Man has yet to invent the perfect car. But with Supercover, you can drive confident in the knowledge that you’re covered by the best back-up service offered by any of the world’s motor manufacturers.”
The tag line for the ad is this “Supercover – because the best cars deserve the best back up”. Surely, one might ask, why the best cars need much back up at all?

It’s natural enough that Leyland Cars would imply other manufacturers’ cars are going to be prone to severe mechanical problems. So, the cars shown are the Fiat 131, VW Scirocco, Volvo 244, Citroen 2CV, Ford Fiesta, Datsun 100A and the Vauxhall Chevette.
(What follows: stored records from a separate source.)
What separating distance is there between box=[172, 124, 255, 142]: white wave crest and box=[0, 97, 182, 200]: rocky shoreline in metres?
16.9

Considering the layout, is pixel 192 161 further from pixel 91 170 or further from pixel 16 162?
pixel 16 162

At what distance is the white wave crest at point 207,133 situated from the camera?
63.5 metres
Here’s the oddest bit. The one BL car chosen – for modesty’s sake? – is not the Austin Maxi (the bane of my own father’s motoring life at some awful point in the late 70s) or the Morris Marina or MG Midget.
It’s the summit of Leyland car’s range, the Jaguar XJ-6. Sure, the Jaguar actually was fabulously unreliable. Appalling industrial relations marked 1977, meaning a casually engineered car was assembled with strategies borrowed from the manuals of industrial sabotage. You’d think that Leyland would do its utmost to keep Jaguar’s problems out of readers’ minds.
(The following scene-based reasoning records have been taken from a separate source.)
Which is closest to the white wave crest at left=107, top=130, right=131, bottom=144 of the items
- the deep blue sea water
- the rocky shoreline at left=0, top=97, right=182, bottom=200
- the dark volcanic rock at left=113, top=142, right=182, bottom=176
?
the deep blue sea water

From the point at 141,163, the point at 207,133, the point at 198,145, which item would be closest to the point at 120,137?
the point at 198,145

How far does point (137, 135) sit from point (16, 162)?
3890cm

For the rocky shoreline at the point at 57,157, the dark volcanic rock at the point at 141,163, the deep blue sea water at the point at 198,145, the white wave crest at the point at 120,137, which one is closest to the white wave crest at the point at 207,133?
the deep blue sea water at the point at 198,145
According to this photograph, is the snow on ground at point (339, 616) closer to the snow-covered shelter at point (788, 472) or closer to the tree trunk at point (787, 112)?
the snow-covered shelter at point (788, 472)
Why did they do it? Leyland Cars’ selection of the Jaguar as the sole representative of its range was possibly carelessness. More likely it was a malicious slight, a reflection of the bitter internal rivalries that ensured Leyland Cars needed to take out two page ads to reassure customers concerned about the when not the if of their Leyland car’s incapacitation.
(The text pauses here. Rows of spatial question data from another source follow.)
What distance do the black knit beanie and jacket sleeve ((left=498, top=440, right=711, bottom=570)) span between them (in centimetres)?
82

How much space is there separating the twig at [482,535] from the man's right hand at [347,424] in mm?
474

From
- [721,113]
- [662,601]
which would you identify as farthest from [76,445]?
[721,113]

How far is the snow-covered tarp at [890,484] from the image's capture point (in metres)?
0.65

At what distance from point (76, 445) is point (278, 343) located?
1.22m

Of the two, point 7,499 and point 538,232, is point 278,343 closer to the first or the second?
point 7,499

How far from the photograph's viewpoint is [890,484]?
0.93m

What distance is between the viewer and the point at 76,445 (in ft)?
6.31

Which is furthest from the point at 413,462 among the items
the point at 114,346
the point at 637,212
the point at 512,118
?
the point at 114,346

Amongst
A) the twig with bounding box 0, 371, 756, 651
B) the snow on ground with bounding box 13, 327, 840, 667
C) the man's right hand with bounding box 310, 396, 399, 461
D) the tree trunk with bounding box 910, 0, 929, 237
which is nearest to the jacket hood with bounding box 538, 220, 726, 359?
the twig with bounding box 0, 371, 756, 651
In addressing the customers’ worries, this ad nicely reminded readers that Leyland Cars were indeed carelessly made and shoddily engineered rather than providing reassurance. Two own goals in one two page spread.

Strangely, I remember that ad. But I never read it properly until today and somehow thought it meant that you could purchase Supercover for any make of car. A stupid thought really – did Leyland mechanics really want other people’s problems as well as their own? It is extraordinarily inept in its message, but my reading of it now is that the Jaguar is in there as a sporting gesture (hey, even we aren’t perfect!). If I can make out the clumsy gremlin by the XJ6 s/he is puncturing the tyre which, of course, is not a shortcoming of the car. But if it’s taken me nearly 40 years to work it out, it certainly seems to be another shot in the foot (tyre) for Leyland. I tend to fall in with Richard’s conspiracy theory as to why Jaguar was chosen though, alternatively, I’ve been visiting an XJ40 owners website recently and it occurs that they might have chosen Jaguar because their owners tend to always be so easy-going and free of paranoia that they would never have taken offense at the inclusion.